* **提示文**
....................

ゲノム医療がこれからのがん治療の扉を開く 遺伝子検査はがん治療をどう変えるか
がん患者のゲノム(遺伝子情報など)を調べて、がん細胞の遺伝子変異を検出し、それに見合ったより効果の高い治療法を選ぶ「ゲノム治療」。厚生労働省は、がん医療を充実させるための重点施策として取組みを加速させている。
このゲノム医療のベースになるのが「遺伝子検査」だ。近年、先進医療として実地応用が進んでいる。このように遺伝子検査、ゲノム医療はこれからのがん医療をどう変えていくのか。国立がん研究センター先端医療開発センタートランスレーショナルインフォマティクス分野長の土原一哉さんに聞いた。
がん遺伝子検査には2タイプある
我々の身体は膨大な数の細胞の集まりでできている。そして細胞の核の中にはDNAがあり、そこに刻み込まれた生命に関する情報がゲノム。生命の設計図とも呼ばれるこのゲノムに散在している遺伝子の配列を調べるのが「遺伝子検査」だ。

....................

* **提示データ**
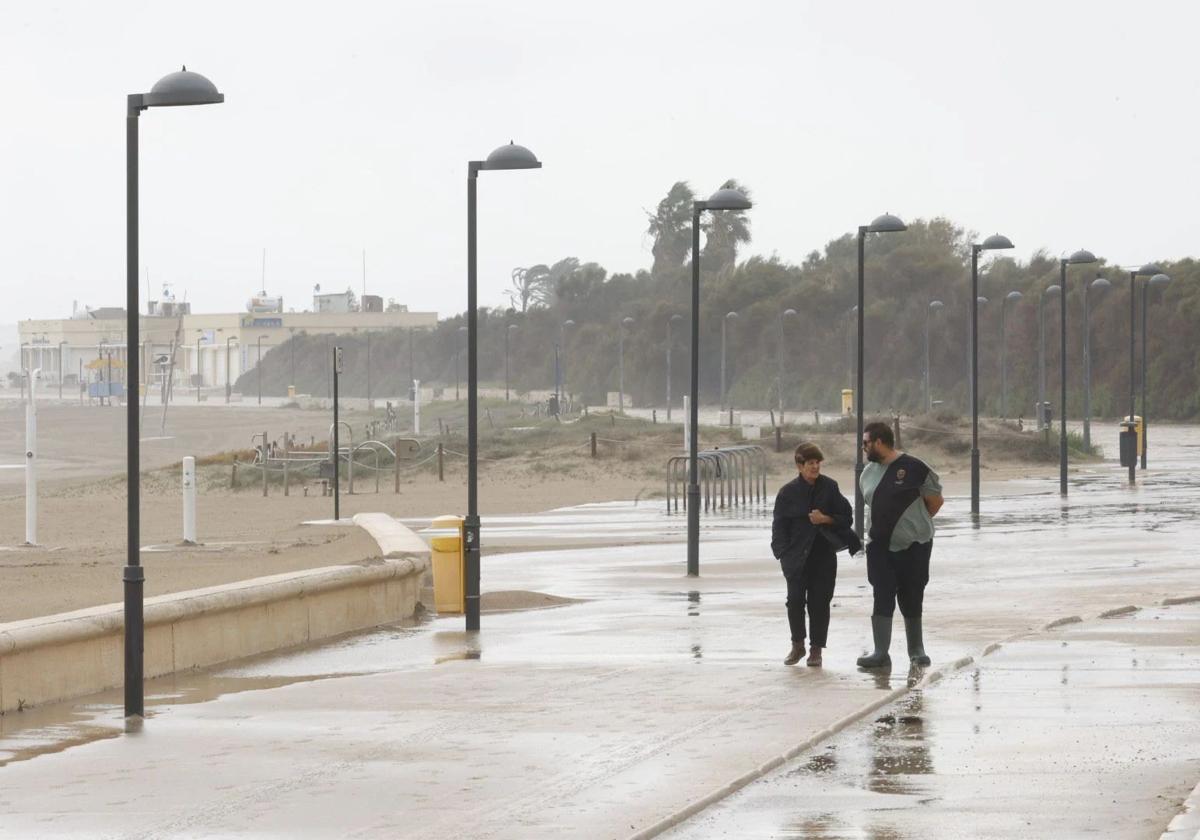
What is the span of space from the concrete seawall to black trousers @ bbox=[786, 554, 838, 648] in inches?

....................

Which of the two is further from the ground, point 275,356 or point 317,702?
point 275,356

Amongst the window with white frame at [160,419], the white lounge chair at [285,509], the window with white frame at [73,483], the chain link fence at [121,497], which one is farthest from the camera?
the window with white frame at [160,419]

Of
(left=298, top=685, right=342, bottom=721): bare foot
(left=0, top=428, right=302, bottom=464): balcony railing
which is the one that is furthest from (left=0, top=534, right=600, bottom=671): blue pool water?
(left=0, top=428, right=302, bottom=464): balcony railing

....................

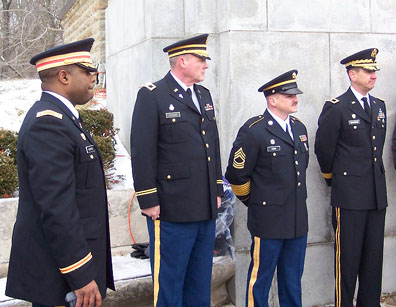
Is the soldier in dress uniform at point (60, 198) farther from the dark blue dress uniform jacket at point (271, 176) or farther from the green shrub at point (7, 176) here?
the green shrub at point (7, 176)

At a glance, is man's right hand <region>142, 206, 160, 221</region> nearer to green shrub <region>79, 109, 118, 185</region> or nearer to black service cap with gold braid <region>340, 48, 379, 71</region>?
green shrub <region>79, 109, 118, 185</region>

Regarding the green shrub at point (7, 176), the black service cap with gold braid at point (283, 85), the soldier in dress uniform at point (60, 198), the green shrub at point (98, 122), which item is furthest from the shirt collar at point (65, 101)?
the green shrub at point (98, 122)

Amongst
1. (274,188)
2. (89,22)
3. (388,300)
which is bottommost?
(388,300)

....................

* **作業指示**
がんゲノム医療と遺伝子検査についての文章の続きを、最後の文の後から書いてください。

* **想定解答**
がん診療で行われる遺伝子検査には2つのタイプがある。1つは、生まれつき持っている遺伝子の配列を調べるもので、遺伝性の高いがん(遺伝性腫瘍、家族性腫瘍)の発症リスクの判定に利用される。遺伝性の高いがんとしては、遺伝性乳がん・卵巣がん、リンチ症候群(遺伝性非ポリポーシス大腸がん)、家族性大腸ポリポーシスなどが知られている。たとえば、遺伝性乳がん・卵巣がんの場合、BRCA1、BRCA2とういう遺伝子に変異があると、がんにかかりやすくなる。
「こうした遺伝性の高いがんになりやすい人の持つ遺伝子変異は、親から子へと50%の確率で受け継がれます。それだけに、家系的にリスクがあると考えられる方が、遺伝子検査により異常を早く見出すことは、がんの早期発見につなげたり、予防対策を講じる上で大きな意味がある」と国立がん研究センター先端医療開発センタートランスレーショナルインフォマティックス分野長の土原一哉さん。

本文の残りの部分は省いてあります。